> **Written problem 1**:
Summarize the news briefs on emergency alerts and broadcasting in three sentences.
> **Written problem 2**:
Carry on the news briefs about emergency alerts and broadcasting from the point where they stop.

> **Excerpt provided**:
+--
Comcast asked the FCC to extend a waiver from the government’s Common Alerting Protocol (CAP) requirements at some of its smallest and furthest-flung cable systems. In a letter to the agency’s Public Safety and Homeland Security Bureau chief, the country’s largest cable operator requested another two months beyond the six it already got before it must comply with the requirements at those systems (http://xrl.us/bn77tk). The waiver is to expire Monday and covers about 0.2 percent of Comcast’s total subscriber base, it said. Comcast said the systems at issue still lack broadband hook ups, which are needed for CAP-compliant Emergency Alert System (EAS) connectivity. It said it has installed the necessary equipment -- Communications Laboratories’ Emergency Management Communications Network satellite system -- but it discovered interoperability and software problems while testing the system. Its EAS equipment vendors are already working on a software update, but “out of an abundance of caution, Comcast requests further time so as to accommodate any final unanticipated complications,” it said.
The Open Mobile Video Coalition published a document laying out use cases for non real-time broadcasts using the mobile DTV standard. The document (http://xrl.us/bn4y5x) describes how the mobile DTV standard can be used for clip-casting, VOD, creating a Web “microsite” with pre-defined content, delivering out-of-home digital signage and content, and apps and firmware upgrades. The document also described commercial applications such as power grid management and traffic control systems, as well as mobile emergency alert systems. “This is a natural evolution of the Mobile TV standard,” said Sterling Davis, chair of OMVC’s technical advisory group.
The National Weather Service issued 17 wireless emergency alerts (WEA) during superstorm Sandy, and one NWS/National Oceanographic and Atmospheric Administration official said Wednesday that feedback from East Coast residents who received the text alert messages on their mobile phones was mostly positive. “We've had numerous reports of messages being sent within seconds, and only one or two reports of delays,” said Michael Gerber, NWS/NOAA Emerging Dissemination Technology Program Lead. The WEA broadcast system will need improvement in other areas of the country, particularly the West, but results on the East Coast are positive, he said during a FEMA webinar on its Internet-based integrated public alert and warning system (IPAWS).
The FCC Enforcement Bureau ordered Richards TV Cable Co. to pay $10,000 for its “failure to install emergency alert system equipment at its cable systems in Jerusalem, Ohio,” a forfeiture order released Friday said (http://xrl.us/bnxnty). A February notice of apparent liability said the cable operator did not have such equipment during multiple inspections after 2008 (http://xrl.us/bnxnt2).
+--
Dataset excerpts

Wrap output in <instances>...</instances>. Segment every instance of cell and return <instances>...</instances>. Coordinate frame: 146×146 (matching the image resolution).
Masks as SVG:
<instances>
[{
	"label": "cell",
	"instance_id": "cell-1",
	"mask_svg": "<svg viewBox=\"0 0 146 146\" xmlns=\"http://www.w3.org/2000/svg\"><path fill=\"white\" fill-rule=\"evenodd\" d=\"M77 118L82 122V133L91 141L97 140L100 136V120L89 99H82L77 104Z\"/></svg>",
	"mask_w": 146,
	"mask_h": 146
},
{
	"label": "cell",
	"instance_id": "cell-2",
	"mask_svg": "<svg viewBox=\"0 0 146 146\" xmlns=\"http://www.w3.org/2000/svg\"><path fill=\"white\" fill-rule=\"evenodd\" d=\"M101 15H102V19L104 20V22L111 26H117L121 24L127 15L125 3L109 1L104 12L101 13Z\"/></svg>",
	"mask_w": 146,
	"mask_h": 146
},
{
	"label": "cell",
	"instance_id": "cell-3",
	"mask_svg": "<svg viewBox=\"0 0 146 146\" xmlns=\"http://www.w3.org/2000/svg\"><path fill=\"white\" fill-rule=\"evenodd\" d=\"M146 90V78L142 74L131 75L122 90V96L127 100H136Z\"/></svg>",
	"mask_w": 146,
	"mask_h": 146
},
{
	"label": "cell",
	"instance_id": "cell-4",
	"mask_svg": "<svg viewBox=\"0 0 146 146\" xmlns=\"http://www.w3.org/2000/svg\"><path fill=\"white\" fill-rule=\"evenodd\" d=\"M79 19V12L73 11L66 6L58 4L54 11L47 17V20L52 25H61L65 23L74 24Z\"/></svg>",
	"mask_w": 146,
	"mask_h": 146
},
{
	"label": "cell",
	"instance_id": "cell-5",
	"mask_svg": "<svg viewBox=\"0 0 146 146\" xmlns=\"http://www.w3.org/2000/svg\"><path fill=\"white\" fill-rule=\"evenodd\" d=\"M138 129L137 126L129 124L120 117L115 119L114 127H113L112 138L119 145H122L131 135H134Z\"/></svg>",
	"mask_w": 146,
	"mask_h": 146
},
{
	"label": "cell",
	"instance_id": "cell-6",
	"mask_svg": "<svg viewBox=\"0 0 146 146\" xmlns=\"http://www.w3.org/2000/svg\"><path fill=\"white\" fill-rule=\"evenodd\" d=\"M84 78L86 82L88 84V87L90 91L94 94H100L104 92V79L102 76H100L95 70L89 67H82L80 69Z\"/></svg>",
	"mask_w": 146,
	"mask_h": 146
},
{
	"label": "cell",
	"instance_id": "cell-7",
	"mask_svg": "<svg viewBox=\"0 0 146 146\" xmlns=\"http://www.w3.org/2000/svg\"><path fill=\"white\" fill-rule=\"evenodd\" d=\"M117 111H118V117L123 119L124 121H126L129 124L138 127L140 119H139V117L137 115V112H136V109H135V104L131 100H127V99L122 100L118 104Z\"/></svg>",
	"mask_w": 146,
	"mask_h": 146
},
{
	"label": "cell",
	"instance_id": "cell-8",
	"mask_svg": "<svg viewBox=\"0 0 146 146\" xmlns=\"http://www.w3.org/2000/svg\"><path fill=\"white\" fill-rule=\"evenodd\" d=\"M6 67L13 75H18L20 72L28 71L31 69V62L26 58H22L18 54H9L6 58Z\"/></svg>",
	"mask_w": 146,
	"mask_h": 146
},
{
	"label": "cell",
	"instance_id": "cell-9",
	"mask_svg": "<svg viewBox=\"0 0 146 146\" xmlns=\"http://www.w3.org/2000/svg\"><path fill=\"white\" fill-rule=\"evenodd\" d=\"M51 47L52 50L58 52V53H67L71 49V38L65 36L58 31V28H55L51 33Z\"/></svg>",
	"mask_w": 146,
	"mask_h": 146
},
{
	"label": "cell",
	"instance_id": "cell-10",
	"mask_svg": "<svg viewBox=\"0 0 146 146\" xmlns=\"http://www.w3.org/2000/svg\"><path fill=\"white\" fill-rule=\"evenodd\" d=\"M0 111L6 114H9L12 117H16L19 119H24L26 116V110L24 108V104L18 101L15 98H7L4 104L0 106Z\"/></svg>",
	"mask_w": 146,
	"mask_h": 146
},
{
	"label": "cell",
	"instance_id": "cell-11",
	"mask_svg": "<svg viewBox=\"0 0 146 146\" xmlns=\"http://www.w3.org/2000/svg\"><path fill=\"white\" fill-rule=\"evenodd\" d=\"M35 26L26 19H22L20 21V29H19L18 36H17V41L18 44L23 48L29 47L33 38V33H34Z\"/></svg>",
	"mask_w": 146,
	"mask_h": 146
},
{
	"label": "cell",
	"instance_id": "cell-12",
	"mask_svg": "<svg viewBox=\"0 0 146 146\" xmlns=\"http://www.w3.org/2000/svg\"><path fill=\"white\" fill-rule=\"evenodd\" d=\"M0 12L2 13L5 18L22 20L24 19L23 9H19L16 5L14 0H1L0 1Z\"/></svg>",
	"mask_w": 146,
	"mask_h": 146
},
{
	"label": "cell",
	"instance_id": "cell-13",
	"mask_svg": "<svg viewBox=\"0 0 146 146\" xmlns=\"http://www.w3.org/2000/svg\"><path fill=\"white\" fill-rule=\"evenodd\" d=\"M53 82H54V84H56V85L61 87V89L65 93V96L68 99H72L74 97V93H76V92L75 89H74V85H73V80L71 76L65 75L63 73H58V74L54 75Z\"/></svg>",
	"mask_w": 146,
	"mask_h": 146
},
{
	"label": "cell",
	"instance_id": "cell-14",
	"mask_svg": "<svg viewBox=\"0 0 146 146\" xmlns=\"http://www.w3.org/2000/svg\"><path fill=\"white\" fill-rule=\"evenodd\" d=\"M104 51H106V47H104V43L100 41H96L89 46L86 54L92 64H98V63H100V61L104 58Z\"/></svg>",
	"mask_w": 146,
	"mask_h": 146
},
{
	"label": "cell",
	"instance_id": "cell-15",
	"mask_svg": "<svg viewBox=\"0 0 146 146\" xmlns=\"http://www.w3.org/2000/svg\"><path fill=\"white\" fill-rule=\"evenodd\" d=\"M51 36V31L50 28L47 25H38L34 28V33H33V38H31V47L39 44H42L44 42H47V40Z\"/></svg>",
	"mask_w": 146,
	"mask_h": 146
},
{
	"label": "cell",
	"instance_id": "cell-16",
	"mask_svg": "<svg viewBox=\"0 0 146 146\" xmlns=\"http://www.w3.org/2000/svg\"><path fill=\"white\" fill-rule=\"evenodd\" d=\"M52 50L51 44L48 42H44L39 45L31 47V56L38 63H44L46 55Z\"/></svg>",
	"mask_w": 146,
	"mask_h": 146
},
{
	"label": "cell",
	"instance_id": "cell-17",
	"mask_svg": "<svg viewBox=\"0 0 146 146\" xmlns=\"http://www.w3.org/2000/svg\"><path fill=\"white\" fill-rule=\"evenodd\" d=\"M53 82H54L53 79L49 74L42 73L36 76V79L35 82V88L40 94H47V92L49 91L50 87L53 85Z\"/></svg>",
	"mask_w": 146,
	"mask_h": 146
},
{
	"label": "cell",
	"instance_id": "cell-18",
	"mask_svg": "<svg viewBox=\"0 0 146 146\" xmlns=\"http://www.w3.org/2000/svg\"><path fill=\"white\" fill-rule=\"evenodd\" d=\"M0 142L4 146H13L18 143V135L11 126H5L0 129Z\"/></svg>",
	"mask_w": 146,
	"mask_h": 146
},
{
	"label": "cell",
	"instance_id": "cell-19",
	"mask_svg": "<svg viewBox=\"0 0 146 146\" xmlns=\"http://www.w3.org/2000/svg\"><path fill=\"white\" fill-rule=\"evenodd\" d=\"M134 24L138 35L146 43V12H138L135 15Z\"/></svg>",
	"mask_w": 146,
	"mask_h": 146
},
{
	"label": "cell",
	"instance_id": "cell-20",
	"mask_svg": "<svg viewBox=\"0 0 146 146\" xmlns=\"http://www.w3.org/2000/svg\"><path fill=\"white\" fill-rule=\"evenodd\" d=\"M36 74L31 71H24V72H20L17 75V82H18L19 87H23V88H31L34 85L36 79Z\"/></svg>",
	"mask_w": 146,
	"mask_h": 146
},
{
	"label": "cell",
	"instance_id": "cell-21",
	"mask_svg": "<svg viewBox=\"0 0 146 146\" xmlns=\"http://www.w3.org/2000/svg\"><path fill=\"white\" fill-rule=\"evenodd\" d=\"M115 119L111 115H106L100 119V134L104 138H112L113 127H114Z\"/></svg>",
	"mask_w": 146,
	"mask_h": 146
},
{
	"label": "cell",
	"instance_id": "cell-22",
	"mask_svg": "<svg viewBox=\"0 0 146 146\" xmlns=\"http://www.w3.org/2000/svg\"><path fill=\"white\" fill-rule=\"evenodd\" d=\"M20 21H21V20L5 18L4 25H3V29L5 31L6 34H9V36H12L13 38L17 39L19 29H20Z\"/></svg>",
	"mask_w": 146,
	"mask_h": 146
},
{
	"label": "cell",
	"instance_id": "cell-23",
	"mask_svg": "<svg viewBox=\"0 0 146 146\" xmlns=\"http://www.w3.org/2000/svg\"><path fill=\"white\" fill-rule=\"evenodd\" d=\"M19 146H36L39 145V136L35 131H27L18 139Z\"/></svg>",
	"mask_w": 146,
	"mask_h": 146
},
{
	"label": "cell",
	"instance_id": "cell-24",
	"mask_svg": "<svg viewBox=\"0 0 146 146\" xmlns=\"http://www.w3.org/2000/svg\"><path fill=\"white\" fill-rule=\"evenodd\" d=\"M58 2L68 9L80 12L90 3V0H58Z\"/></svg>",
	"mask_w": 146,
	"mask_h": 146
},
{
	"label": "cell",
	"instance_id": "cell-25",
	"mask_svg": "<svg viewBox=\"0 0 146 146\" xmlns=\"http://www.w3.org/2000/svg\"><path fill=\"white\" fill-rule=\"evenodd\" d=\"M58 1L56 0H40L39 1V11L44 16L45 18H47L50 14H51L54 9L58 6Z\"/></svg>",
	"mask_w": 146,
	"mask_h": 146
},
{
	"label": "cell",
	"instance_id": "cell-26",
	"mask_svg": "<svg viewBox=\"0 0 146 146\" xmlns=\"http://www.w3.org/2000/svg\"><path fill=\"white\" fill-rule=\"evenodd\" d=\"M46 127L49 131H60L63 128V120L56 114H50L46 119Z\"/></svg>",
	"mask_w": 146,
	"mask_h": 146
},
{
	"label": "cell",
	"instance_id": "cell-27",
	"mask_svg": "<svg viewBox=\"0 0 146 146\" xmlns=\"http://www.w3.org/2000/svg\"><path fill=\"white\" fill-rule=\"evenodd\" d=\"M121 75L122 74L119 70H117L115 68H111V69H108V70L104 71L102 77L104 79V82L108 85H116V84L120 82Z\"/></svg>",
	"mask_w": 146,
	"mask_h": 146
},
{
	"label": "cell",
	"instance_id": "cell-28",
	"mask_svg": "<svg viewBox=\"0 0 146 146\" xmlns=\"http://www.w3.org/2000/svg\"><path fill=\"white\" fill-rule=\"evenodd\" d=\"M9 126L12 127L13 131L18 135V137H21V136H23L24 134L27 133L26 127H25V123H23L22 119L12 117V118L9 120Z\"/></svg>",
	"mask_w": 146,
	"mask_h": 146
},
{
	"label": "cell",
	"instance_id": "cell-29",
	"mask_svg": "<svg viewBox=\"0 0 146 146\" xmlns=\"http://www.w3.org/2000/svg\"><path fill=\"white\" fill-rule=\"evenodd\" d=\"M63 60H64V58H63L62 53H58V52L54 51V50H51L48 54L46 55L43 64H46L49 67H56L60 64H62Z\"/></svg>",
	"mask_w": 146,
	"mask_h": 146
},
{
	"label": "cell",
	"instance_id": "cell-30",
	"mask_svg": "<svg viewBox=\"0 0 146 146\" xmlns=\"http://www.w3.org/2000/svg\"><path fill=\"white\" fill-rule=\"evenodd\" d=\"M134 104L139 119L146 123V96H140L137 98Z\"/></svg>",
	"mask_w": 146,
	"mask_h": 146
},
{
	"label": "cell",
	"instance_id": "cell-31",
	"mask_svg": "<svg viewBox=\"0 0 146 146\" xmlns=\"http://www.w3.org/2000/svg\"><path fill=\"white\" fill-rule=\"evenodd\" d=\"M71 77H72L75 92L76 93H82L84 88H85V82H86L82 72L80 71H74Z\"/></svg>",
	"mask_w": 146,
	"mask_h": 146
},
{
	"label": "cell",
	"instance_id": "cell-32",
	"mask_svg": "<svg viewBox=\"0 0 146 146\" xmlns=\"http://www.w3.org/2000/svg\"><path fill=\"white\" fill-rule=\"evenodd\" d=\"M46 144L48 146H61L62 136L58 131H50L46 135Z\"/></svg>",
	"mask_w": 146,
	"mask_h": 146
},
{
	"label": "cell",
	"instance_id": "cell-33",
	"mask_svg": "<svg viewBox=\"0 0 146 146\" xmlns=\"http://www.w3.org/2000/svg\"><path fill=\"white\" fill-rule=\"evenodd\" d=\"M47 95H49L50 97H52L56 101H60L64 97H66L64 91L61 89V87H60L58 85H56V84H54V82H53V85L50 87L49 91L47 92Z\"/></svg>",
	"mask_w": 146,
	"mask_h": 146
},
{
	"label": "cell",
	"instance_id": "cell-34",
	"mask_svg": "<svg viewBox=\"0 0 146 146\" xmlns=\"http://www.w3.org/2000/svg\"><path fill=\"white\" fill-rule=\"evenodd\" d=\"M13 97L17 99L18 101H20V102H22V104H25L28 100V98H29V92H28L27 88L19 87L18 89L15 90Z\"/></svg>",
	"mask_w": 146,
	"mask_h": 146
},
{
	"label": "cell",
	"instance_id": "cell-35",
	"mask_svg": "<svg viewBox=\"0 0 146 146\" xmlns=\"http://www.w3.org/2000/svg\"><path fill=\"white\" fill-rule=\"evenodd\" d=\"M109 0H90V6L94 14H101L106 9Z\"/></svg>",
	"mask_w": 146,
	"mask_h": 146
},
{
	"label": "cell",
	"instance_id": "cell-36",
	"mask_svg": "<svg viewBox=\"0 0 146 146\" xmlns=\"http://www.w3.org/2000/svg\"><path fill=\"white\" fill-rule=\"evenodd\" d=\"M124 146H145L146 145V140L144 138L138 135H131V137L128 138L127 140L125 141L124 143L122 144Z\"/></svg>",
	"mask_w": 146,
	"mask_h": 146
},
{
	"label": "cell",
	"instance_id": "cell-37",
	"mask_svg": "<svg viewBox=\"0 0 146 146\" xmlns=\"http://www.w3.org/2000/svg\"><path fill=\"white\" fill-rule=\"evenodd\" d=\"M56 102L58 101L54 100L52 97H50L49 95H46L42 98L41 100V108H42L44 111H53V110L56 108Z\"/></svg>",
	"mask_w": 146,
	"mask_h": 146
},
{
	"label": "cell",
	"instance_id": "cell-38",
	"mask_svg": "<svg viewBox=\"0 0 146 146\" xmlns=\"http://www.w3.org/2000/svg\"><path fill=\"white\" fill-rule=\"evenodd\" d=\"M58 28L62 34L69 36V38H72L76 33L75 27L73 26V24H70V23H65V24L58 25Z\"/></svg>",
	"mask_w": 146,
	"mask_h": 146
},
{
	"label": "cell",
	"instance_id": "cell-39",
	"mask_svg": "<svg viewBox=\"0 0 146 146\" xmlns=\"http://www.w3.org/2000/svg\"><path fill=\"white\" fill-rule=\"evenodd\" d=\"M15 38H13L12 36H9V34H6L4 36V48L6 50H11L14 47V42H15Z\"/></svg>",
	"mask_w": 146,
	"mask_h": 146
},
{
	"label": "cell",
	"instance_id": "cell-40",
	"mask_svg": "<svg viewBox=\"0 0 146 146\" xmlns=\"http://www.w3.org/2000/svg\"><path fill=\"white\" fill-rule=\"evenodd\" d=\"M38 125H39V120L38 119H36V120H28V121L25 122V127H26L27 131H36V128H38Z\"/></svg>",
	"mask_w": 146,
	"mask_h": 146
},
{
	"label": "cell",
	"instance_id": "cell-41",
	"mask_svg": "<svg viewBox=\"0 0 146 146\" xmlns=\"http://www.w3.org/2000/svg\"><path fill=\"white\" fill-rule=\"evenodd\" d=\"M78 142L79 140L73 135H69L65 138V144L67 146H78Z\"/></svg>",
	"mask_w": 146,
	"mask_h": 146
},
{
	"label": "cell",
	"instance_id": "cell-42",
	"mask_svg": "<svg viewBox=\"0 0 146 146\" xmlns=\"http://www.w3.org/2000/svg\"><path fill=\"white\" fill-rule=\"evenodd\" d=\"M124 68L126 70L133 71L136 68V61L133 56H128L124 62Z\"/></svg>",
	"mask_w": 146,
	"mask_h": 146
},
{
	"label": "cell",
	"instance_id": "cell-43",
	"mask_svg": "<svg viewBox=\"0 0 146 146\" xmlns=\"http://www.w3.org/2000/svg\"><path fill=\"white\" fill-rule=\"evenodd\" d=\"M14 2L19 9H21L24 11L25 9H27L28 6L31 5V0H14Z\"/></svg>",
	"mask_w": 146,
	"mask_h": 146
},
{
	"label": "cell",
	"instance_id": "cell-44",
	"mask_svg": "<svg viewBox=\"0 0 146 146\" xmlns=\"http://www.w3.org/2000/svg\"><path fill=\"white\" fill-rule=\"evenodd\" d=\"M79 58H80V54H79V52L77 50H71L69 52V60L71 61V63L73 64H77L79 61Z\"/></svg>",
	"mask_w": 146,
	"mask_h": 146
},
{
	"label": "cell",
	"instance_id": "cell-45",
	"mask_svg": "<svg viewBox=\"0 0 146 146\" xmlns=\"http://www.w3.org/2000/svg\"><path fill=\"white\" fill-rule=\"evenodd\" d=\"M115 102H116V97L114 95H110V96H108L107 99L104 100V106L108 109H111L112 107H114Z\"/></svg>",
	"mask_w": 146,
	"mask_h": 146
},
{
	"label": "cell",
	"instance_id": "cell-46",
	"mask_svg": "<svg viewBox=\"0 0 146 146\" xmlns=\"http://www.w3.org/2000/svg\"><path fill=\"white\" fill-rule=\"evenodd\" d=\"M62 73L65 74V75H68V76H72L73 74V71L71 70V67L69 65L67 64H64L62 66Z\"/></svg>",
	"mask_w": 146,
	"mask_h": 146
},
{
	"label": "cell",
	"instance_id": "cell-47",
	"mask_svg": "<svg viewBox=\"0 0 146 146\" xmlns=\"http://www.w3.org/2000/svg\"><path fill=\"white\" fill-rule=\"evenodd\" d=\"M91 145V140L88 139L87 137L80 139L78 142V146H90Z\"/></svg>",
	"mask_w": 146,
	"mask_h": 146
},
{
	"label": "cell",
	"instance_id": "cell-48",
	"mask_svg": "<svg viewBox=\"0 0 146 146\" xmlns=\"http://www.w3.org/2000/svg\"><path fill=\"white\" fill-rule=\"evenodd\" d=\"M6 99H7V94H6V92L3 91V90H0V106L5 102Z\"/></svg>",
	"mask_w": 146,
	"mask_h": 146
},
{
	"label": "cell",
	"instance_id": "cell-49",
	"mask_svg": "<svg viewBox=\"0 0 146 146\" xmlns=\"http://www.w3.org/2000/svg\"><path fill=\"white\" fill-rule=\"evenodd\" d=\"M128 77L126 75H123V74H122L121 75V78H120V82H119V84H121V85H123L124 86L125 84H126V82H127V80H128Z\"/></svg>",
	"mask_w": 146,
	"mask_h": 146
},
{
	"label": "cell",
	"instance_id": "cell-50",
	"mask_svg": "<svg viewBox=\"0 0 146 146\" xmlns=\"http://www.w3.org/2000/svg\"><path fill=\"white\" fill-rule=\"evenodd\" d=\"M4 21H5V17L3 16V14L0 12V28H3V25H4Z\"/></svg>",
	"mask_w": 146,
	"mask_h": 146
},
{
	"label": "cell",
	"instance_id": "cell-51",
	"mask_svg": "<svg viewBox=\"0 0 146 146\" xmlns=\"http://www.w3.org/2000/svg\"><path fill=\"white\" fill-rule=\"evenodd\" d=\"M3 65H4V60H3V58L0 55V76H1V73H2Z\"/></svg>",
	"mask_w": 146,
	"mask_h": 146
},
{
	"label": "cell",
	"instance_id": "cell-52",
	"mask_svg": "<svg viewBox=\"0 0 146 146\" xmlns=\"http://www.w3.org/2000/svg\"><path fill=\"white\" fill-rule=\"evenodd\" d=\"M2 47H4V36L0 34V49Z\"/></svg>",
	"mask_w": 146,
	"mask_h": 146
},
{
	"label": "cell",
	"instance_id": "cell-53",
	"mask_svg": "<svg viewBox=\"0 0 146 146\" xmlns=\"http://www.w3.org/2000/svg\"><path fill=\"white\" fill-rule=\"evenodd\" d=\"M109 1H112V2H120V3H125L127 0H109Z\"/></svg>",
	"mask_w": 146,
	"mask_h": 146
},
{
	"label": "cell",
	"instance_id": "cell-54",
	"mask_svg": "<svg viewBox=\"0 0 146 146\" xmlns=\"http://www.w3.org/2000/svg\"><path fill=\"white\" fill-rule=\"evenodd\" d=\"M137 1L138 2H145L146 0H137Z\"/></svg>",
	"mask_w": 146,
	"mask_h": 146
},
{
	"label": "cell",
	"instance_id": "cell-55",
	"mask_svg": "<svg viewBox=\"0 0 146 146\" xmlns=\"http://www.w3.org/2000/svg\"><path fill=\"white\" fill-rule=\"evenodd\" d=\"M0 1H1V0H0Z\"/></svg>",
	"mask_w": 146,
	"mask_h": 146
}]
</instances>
+--
> **Expected output 1**:
Comcast asked the FCC to extend by two months a waiver from Common Alerting Protocol requirements at some of its smallest and most remote cable systems, which still lack the broadband hookups needed for compliant Emergency Alert System connectivity. The Open Mobile Video Coalition published a document describing non real-time uses of the mobile DTV standard, and an NWS/NOAA official said feedback on the 17 wireless emergency alerts the National Weather Service issued during superstorm Sandy was mostly positive. The FCC Enforcement Bureau ordered Richards TV Cable Co. to pay $10,000 for failing to install emergency alert system equipment at its cable systems in Jerusalem, Ohio.

> **Expected output 2**:
Hurricane Sandy began pounding the East Coast with high winds and rain this week, causing several governors to declare states of emergency and triggering widespread concern of outages. State commissions began watching as telcos, 911 centers, county officials and cable operators braced for the impact. The storm was expected to continue Tuesday, and the Office of Personnel Management said federal offices in the Washington area would for a second day be closed to the public (http://xrl.us/bnwozb).
The Federal Emergency Management Agency said it’s temporarily suspending its monthly integrated public alert and warning system webinars for practitioners and developers due to a change in support personnel at the project management office. “The current plan is to resume the programs during November,” an e-mail from FEMA to the webinar mailing list said Thursday.
The Federal Emergency Management Agency’s (FEMA) Integrated Public Alert and Warning System (IPAWS) server and its backup were down for more than 24 hours over the weekend, according industry executives and several messages to an Emergency Alert System (EAS) listserv discussion group. Broadcasters’ EAS equipment connects to the IPAWS servers for Common Alerting Protocol alerts (CAP) through the Internet. Saturday morning, station EAS equipment began sending out messages that they could not communicate with the server, and the problem was not resolved until about 2:30 p.m. ET Sunday, said Richard Rudman, a core member of the Broadcast Warning Working Group.
Progress in the rollout by two broadcaster technology coalitions of mobile DTV, now commercially available to about half of Americans, was cited by senior House Communications Subcommittee members of both parties. Speaking at a Capitol Hill mobile DTV and mobile emergency alert system (M-EAS) demo Thursday, they said those new technologies’ use of spectrum already allocated to broadcasters helps meet increasing consumer demand for streaming video. Lawmakers recognized consumption of mobile DTV -- TV stations sending live shows to portable devices and as of this summer one model of Samsung cellphone on MetroPCS (CD Aug 10 p10) -- doesn’t use wireless spectrum or incur data consumption charges to cellphone subscribers.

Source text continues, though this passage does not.